Mindfulness Meditation

This is my church newsletter column for this month:

While my son was in the hospital this summer, I stumbled across the work of Dr. Jon Kabat-Zinn, a professor at the University of Massachusetts Medical School and founder of the Mindfulness Based Stress Reduction Clinic.  Dr. Kabat-Zinn is credited with being the first person to make use of meditation as clinical practice in western medicine.  According to Dr. Kabat-Zinn, the words meditation and medicine both come from the same Latin word: medeor, which means “to heal”.

After listening to an on-line lecture and reading Dr. Kabat-Zinn’s book Full Catastrophe Living, I decided to start practicing mindfulness meditation.  After almost two months, I can tell you that it has indeed been a “healing” addition to my daily self-care routine.  More than any other single practice, mindfulness meditation was most helpful in getting me through the crisis of my son’s early and traumatic arrival into the world.  My closest friends have remarked that I actually seem to be more relaxed than usual, in spite of my unpredictable circumstances!

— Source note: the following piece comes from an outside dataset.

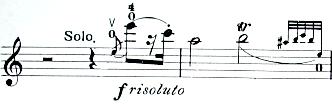 ベリオ ヴァイオリンコンチェルト第九番1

Dr. Kabat-Zinn presents this practice from a clinical (rather than spiritual) point of view.  However, I have found it to be most helpful to my spiritual life as well.  By “tuning in” to the present moment, I have become more aware of God’s loving and peaceful presence within and around me throughout my day.  Sunsets and changing leaves have captured my attention in new ways.  I find that I can say in my daily life what we say to God during our Communion service each month:

Holy, holy, holy Lord,

God of power and might,

heaven and earth are full of your glory.

When I relax into the present moment and accept it as it is, I find that heaven and earth are indeed full of God’s glory!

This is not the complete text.